Al : Sure, have a good time pumpkin.
[Kelly exits]
Al : Now, as I was saying, if my daughter was doing something illegal or immoral, I would know about it.
[the phone rings]
Al : Hello? No, Kelly's out. Sure, I'll take a message. What's that? You have the money... and you can't wait to see if she's good as the guys say she is? Huh? Uh-ah... and you'll meet here where? Uh-ah... well maybe I'll see you there.
-
TV Announcer : Coming up next is the television special, "I Drink Because My Father is A Shoe Salesman".
Al : [skyward] Good one.
-
[Al has his head propped up on two beer bottles]
Jefferson D'Arcy : Well Al, you're looking better. You've stopped air-guitaring "It's a Small World".
Al : Yeah, it's the beer. Turns out, the brain doesn't need blood. Just gotta keep the brain wet. So what's going on?
Jefferson D'Arcy : Well, we were up 5 grand, and I said we should take the money and leave, but you said "Damn a unified Germany, play on."
-
Al : [delirious] Hey now, umpire, he's got a horse in his pocket! I need a ruling!
-
[Kelly needs money for her stake in a pool bet; Al zombie-walks into the bar, with gauze taped up the length of both arms]
Kelly : Daddy, you look so pale.
Al : Perhaps that's because I've been running all over town, selling pints of blood to nine blood banks.
Jefferson : Al, the human body only holds eight pints.
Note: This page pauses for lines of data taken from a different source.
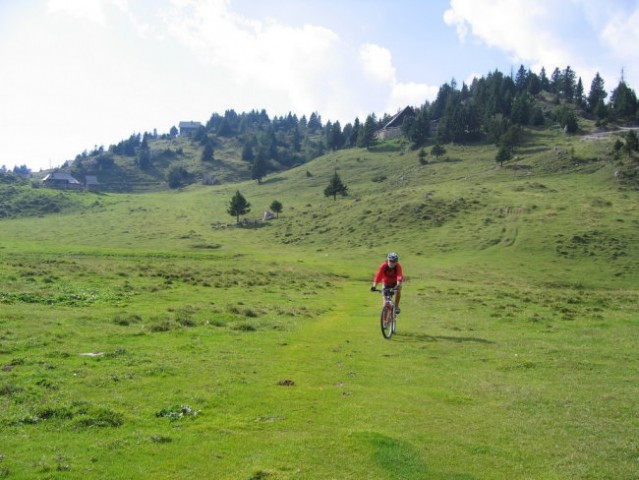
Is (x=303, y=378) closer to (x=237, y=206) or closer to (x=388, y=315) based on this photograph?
(x=388, y=315)

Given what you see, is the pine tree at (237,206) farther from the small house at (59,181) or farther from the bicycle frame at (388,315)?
the small house at (59,181)

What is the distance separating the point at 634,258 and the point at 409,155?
369ft

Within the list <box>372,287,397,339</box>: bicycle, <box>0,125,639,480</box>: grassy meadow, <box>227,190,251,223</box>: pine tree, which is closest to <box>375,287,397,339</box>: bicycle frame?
<box>372,287,397,339</box>: bicycle

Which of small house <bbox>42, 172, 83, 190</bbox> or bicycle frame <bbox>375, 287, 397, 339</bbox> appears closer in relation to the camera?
bicycle frame <bbox>375, 287, 397, 339</bbox>

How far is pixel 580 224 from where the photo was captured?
79.9 metres

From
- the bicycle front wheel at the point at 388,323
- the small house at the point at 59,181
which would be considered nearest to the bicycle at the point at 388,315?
the bicycle front wheel at the point at 388,323

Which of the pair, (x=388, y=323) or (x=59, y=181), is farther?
(x=59, y=181)

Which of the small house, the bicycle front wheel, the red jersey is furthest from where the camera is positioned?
the small house

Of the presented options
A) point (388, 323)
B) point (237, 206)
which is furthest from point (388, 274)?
point (237, 206)

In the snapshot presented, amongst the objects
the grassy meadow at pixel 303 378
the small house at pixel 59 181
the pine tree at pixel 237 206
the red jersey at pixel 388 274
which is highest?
the small house at pixel 59 181

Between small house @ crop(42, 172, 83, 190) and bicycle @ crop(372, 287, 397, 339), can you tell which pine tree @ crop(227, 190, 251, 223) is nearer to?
bicycle @ crop(372, 287, 397, 339)

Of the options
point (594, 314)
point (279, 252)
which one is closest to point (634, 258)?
point (594, 314)

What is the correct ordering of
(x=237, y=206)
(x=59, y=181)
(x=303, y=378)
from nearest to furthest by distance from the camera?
(x=303, y=378) < (x=237, y=206) < (x=59, y=181)

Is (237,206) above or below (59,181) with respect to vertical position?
below
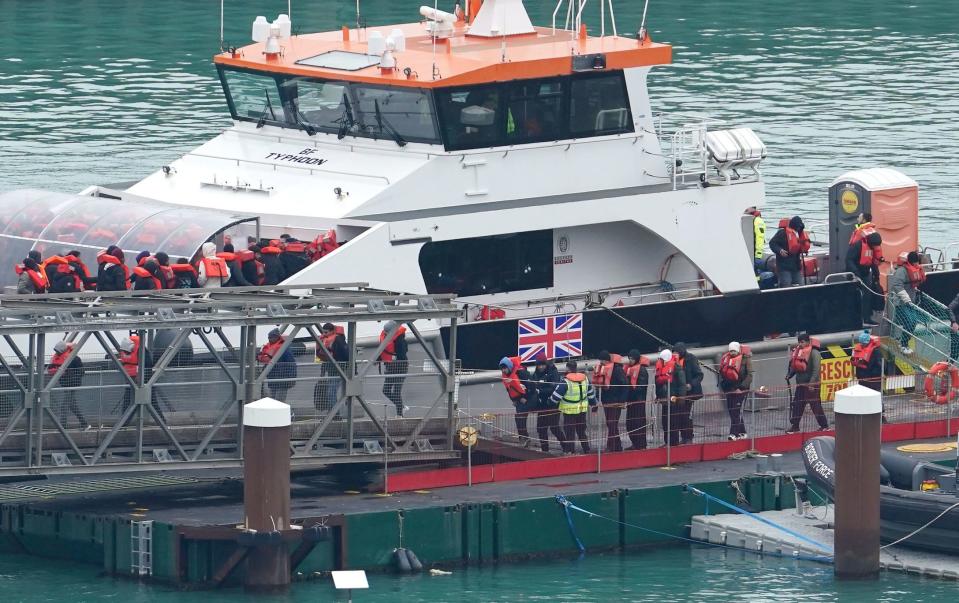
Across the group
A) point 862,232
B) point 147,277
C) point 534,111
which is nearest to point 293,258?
point 147,277

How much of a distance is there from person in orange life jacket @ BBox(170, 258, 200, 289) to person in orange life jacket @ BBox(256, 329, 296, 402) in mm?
1797

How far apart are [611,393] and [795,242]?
15.8ft

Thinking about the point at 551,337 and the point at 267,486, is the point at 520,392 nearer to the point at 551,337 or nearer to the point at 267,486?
the point at 551,337

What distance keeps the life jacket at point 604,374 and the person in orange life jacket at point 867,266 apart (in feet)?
15.0

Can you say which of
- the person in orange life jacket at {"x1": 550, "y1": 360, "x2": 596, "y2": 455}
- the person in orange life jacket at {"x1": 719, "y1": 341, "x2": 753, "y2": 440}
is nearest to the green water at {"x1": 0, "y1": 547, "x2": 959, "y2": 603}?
the person in orange life jacket at {"x1": 550, "y1": 360, "x2": 596, "y2": 455}

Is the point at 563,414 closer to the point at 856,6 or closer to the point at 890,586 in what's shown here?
the point at 890,586

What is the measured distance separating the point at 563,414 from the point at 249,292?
3.34 m

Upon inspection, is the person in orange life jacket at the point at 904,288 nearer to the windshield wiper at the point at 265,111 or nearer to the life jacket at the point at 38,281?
the windshield wiper at the point at 265,111

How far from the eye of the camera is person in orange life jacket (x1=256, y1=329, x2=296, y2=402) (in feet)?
72.4

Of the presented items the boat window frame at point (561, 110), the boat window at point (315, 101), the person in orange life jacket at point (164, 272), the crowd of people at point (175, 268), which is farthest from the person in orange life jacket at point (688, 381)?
the person in orange life jacket at point (164, 272)

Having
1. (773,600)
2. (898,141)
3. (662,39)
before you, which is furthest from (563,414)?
(662,39)

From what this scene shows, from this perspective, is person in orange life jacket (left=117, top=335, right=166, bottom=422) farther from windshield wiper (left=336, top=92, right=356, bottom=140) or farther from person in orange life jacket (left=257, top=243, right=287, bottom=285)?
windshield wiper (left=336, top=92, right=356, bottom=140)

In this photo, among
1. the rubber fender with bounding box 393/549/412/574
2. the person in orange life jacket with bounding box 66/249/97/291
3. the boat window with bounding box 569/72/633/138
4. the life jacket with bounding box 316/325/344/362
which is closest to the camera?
the rubber fender with bounding box 393/549/412/574

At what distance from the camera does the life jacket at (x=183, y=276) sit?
944 inches
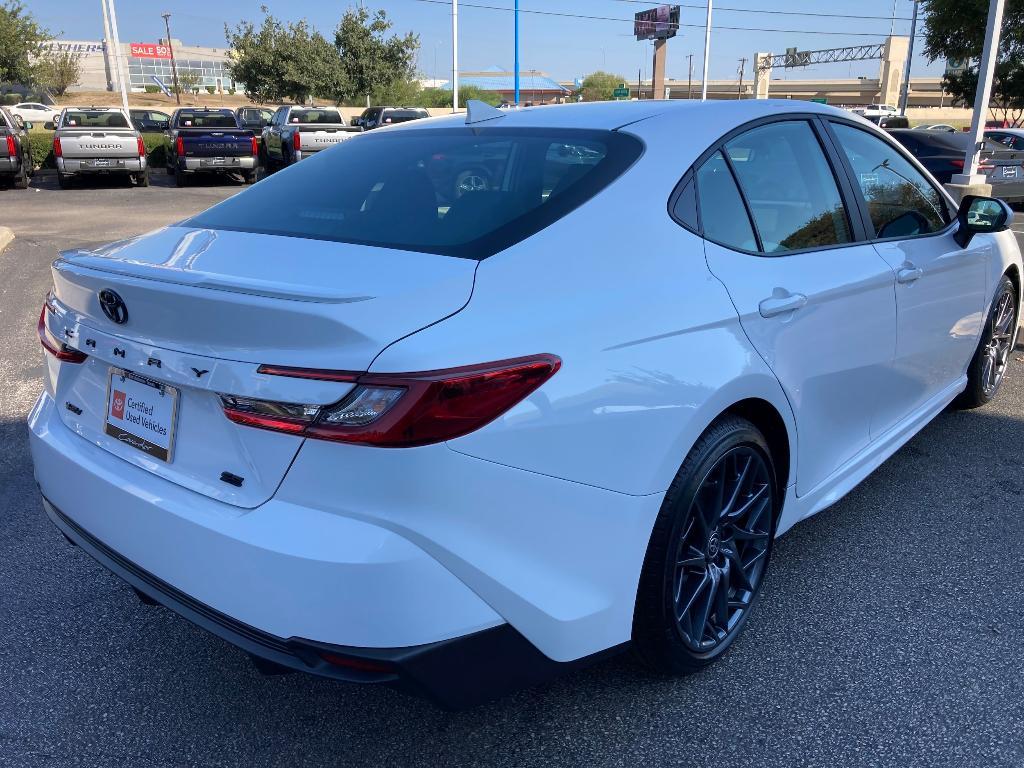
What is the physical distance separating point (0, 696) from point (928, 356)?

Al : Well, that's what they say, but the brain hides some!
-
Bud Bundy : Dad, you got a minute?
Al : For you, Bud? Nah.
Bud Bundy : I'm not Bud! How many times do I have to tell you? When the hat is on, I'm Streetrapper Grandmaster B! When it's off, I'm Bud. Got it? Now, the hat is on. Who am I?
Al : Mommy's second little joke on me?
Bud Bundy : The Grandmaster is not amused. Now listen, Dad, I need twenty bucks for a pizza. But I need you to leave it on the coffee table so I can pretend to steal it in front of the girl. 'Cause, after all, I am an outlaw.
Al : Well, I'm sorry, Grasshopper...
Bud Bundy : That's Grandmaster, you fool!
Al : Gas Passer, Bass Haster, what's the difference? All right, look, it looks like I'm gonna have to communicate with you in the language of the street.
[cups his fist to his mouth, and "raps" out a beat]
Al : Yo, I'm broke!
Bud Bundy : The Grandmaster will not forget this.
-
Al : [delirious] Let's shoot pool, fat man.
-
Al : [delirious] Hey! Everything looks like noodles in here!
-
Al : [delirious] Remember, pumpkin, that the fate of not only King Charles, but of the entire Restoration, lies on this shot... this tape will self-destruct in five seconds.
[faints]
-
[Jefferson is managing Kelly's pool-hustling; Al comes into the bar and sees him dressed like a pimp]
Jefferson D'Arcy : Oh, hey, Al! Man, you should see your daughter in action, she's...
[Al seizes Jefferson by the throat and slams him down onto the pool table]
Al : Say goodnight, Super Fly.
Kelly : [comes back from the bathroom] Daddy, what are you doing here?
Al : Stand back, Pumpkin. He's about to pop and you don't want teeth and eyes all over you.
-
Al Bundy : I tried to succeed, but failure is in my blood. Guess I don't have to worry about that any more.